Fig. 4.. Mutagenic effects of PM_2.5 exposure in LCINS.

a, Quantification of tumor mutational burden according to different mutation types, including SBS, DBS, and ID, for patients living in geographical regions with high and low PM_2.5 exposure levels (threshold defined at 20 μg/m³; only samples for which the country of origin was known (n=853) are included). b, Quantification of the ratio of telomere lengths for tumor and normal samples across high and low PM_2.5 exposed cases. c-d, Forest plots corresponding to multivariable linear regressions considering high/low PM_2.5 exposure group, age, sex, genetic ancestry, histology, and tumor sample purity as covariates and tumor mutational burden for the specific mutation type, SBS, DBS, ID (c), or telomere length ratio (d) as independent variables. e-h, Scatter plots showing significant correlations between individual sample estimates of PM_2.5 exposure and tumor mutational burden for SBS (e), DBS (f), ID (g), and telomere length ratio (h).

Fig. 5.. Associations between PM_2.5 exposure and specific mutational signatures affecting LCINS tumors.

a, Enrichment analysis of the presence of mutational signatures derived from SBS, DBS, and ID with PM_2.5 exposure levels for all samples for which the country of origin was known (n=853). Horizontal lines marking statistically significant thresholds were included at 0.05 (dashed orange line) and 0.01 FDR levels (dashed red line).

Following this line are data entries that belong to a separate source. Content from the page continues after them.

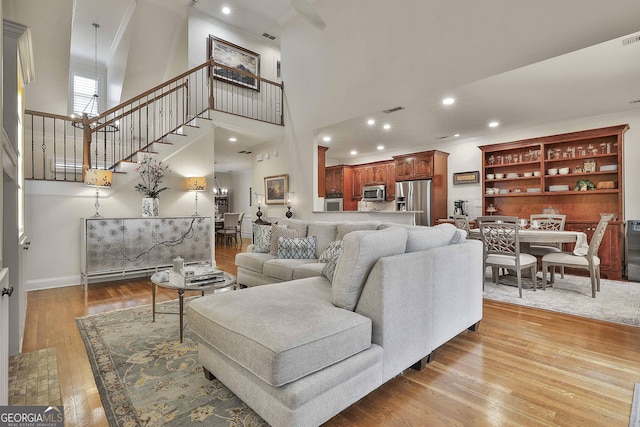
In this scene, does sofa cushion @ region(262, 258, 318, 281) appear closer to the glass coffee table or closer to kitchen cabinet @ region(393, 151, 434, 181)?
the glass coffee table

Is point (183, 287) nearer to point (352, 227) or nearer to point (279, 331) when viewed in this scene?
point (279, 331)

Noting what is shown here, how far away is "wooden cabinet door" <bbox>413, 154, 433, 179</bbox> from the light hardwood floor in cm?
434

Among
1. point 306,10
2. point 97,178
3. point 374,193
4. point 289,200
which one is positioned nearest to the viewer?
point 306,10

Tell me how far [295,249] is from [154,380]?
206cm

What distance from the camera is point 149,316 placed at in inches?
122

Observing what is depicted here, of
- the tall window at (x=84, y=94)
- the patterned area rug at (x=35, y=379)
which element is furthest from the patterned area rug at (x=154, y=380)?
the tall window at (x=84, y=94)

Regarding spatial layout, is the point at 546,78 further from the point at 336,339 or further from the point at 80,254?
the point at 80,254

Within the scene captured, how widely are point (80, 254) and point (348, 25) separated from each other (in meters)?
5.42

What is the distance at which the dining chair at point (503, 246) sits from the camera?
3.84 m

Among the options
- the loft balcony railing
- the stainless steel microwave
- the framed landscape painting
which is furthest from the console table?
the stainless steel microwave

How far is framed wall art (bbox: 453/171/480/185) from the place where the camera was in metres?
6.73

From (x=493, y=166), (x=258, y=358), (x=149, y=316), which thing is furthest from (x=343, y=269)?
(x=493, y=166)

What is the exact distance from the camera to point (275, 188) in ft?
22.9

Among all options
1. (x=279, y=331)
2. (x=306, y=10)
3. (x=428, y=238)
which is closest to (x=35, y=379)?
(x=279, y=331)
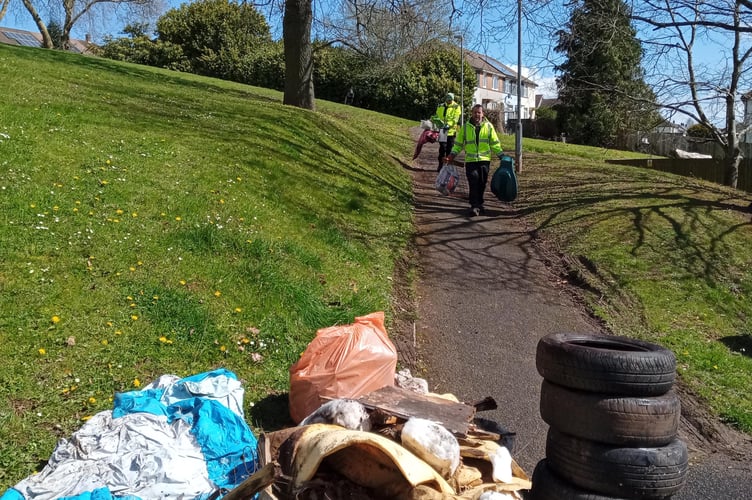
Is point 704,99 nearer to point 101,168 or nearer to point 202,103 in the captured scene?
point 202,103

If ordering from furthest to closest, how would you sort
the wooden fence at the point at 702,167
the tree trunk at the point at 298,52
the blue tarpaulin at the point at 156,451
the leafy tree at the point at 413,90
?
the leafy tree at the point at 413,90 → the wooden fence at the point at 702,167 → the tree trunk at the point at 298,52 → the blue tarpaulin at the point at 156,451

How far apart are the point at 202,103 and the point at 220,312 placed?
10225mm

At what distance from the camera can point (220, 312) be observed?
589cm

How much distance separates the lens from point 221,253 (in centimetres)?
686

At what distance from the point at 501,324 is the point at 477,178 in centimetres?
483

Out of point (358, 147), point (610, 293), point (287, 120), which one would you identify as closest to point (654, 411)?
point (610, 293)

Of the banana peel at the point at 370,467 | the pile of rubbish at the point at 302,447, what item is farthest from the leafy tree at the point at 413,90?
the banana peel at the point at 370,467

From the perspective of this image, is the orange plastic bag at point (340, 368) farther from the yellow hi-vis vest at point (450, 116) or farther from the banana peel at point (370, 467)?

The odds ratios for the increase/decrease of 10 μg/m³ of PM_2.5 estimates are shown. b, Detailed forest plots for the logistic regression models corresponding to signatures SBS4, SBS5, and ID3. c-e, Scatter plots assessing dose-response effect between individual sample estimates of PM_2.5 exposure and mutations assigned to signatures SBS4 (c), SBS5 (d), and ID3 (e). f, Enrichment analysis of the presence of mutations in driver genes with PM_2.5 exposure levels. g-h, Detail of the enrichment of TP53 (g) and CTNNB1 (h) driver mutations in high and low pollution regions, respectively.